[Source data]
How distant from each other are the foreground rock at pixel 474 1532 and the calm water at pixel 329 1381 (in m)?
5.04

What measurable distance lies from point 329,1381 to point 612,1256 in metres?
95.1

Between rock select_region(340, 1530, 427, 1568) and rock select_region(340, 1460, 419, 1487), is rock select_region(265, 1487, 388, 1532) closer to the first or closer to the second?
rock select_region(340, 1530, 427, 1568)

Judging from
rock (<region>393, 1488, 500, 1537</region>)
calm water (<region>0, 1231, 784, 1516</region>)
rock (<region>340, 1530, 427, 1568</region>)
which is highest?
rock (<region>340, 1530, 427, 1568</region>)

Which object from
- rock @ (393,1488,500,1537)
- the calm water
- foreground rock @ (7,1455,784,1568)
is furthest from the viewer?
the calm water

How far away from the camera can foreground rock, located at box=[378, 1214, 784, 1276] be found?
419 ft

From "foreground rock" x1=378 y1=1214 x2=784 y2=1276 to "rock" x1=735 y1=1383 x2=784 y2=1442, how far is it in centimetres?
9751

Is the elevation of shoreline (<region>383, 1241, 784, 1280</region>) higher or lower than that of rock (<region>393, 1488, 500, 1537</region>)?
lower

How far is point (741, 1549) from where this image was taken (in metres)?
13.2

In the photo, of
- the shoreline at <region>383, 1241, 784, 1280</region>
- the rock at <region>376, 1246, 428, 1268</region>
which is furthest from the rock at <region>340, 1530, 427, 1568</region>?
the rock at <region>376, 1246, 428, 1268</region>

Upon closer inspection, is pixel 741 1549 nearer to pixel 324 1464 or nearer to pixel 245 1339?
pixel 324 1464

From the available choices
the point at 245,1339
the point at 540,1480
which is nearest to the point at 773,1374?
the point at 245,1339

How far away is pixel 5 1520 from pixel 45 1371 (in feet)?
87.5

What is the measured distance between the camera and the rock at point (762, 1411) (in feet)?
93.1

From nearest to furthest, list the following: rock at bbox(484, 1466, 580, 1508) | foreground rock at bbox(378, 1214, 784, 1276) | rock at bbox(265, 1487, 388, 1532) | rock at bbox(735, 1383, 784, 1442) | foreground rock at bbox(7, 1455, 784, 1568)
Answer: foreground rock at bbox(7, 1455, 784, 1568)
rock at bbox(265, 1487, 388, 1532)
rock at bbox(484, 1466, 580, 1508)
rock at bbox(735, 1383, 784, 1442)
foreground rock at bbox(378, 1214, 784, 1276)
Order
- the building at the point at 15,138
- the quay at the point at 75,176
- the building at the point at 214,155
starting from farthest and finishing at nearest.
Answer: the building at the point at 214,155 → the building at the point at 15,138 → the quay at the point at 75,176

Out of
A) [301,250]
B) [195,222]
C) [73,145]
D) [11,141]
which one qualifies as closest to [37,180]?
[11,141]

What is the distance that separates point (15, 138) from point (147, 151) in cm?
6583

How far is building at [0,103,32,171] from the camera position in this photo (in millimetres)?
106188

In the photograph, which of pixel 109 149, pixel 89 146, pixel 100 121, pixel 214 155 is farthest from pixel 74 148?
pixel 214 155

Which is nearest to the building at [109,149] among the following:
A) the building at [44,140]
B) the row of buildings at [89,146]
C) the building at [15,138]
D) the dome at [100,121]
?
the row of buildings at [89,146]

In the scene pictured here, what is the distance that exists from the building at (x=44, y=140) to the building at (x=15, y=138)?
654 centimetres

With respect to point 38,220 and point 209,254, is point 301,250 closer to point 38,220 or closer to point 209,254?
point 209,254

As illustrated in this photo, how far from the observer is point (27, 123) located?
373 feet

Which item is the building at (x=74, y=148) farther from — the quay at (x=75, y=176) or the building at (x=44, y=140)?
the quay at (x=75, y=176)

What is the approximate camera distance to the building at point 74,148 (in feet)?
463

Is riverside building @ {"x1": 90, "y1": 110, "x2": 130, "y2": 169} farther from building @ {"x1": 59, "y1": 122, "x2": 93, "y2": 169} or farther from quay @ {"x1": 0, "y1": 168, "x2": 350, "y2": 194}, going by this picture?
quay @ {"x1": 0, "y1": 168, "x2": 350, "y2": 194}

- [Stated problem] In the listing above, find the line containing "As illustrated in" and please quote exactly that line through the last one, and no other lines.

- [Task output]
As illustrated in this photo, how far from the observer is point (27, 123) located?
373 feet

Which item is the building at (x=74, y=148) farther from — the quay at (x=75, y=176) or the building at (x=44, y=140)?
the quay at (x=75, y=176)

What is the approximate camera distance to the building at point 74,148 (in feet)?
463

Is riverside building @ {"x1": 90, "y1": 110, "x2": 130, "y2": 169} farther from building @ {"x1": 59, "y1": 122, "x2": 93, "y2": 169} or farther from quay @ {"x1": 0, "y1": 168, "x2": 350, "y2": 194}, going by this picture?
quay @ {"x1": 0, "y1": 168, "x2": 350, "y2": 194}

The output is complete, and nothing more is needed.